Cloudera launches new software for the shared data experience
Cloudera has a new platform on the market that's all about giving companies a 'shared data experience.'
Cloudera SDX is a modular software platform that applies a centralised, consistent framework for schema, security, governance, and data ingest to enable different customer applications to run against shared or overlapping sets of data.
SDX aims to make multi-function data applications easier to develop, less expensive to deploy and more consistently secure.
"Companies often cite security, governance, and complexity among their primary reasons for not moving their operational workloads to cloud," comments Tony Baer, principal analyst at Ovum.
"Cloudera has planted its stake in the ground by building in the security and data governance features to make companies confident in standing up their big data workloads in production. Cloudera SDX builds on the company's IP with a shared data experience across cloud and on-premises environments.
According to Cloudera, SDX addresses the following business challenges:
Siloed data
Self-service clusters in the cloud do not naturally share data and metadata, so individual clusters become de facto silos.
By sharing persistent data and metadata across on-demand applications and transient clusters, Cloudera customers can stay agile and ensure each isolated cluster does not require individual control and management nor incur the additional cost of data replication and storage.
Security breaches
Without centralized security controls, administrators are forced to continuously reapply security and access policies against multiple copies of siloed data, creating extra work and greater risk of exposing sensitive information.
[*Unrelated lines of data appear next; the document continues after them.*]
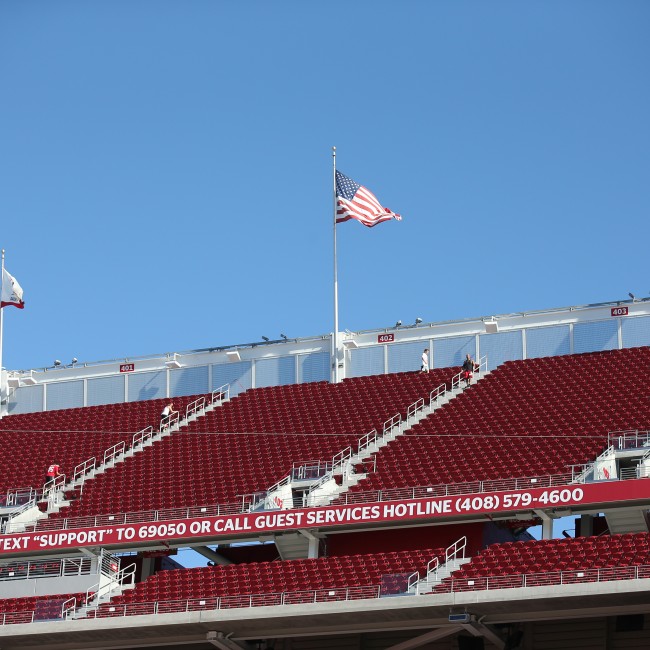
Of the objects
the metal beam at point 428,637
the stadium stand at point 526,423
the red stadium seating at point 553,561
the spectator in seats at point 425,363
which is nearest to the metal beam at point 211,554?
the stadium stand at point 526,423

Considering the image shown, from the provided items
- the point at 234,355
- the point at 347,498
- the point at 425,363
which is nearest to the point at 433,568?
the point at 347,498

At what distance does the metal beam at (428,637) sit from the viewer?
27.5 m

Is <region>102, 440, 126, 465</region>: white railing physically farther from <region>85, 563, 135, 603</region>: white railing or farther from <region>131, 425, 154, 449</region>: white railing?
<region>85, 563, 135, 603</region>: white railing

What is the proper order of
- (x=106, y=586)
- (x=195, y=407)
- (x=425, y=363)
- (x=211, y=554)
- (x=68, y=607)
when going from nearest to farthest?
(x=68, y=607) → (x=106, y=586) → (x=211, y=554) → (x=425, y=363) → (x=195, y=407)

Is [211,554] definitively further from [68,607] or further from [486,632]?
[486,632]

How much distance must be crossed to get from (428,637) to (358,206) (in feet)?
58.3

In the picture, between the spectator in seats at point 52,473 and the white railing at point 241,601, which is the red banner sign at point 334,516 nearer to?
the white railing at point 241,601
With Cloudera SDX, security is applied consistently at the data level. Policies are pervasive and do not need to change or be reapplied when the data is moved or used within a new analytics application.
Governance challenges/noncompliance
A shared data and metadata catalog is imperative for dealing with HIPAA and PCI-DSS compliance today and looming requirements like GDPR.
A shared data catalog makes it easy to quickly find and understand the context of data, enabling self-service applications and providing inviolable audit and lineage functionality.
The following features are available next month in Cloudera 5.13 and deliver enhanced SDX capabilities for cloud environments:
- Multi-cluster catalog, a Hive metastore based on shared Amazon RDS or shared MySQL for Azure users, to store and manage context about data
- Multi-cluster Cloudera Navigator capabilities that make it easier for users to discover data and govern access, meet audit requirements, and understand lineage
- Multi-cluster Sentry security permissions and policies to provide granular, role-based access controls to shared data
- The same Cloudera Manager interface for clusters anywhere, for more simplified operations and enhanced data authentication
- Backup and disaster recovery from on-premises clusters to Amazon S3
"SDX is the 'secret sauce' within Cloudera Enterprise that accelerates data science, machine learning, and analytics," adds Mike Olson, founder and chief strategy officer at Cloudera.
"Data is the world's most valuable resource. It is the fuel that drives insights, powers machines, and solves impossible problems. From day one Cloudera's focus has been on helping companies extract value from their data.
"Cloudera SDX simplifies this mission for IT and business users alike.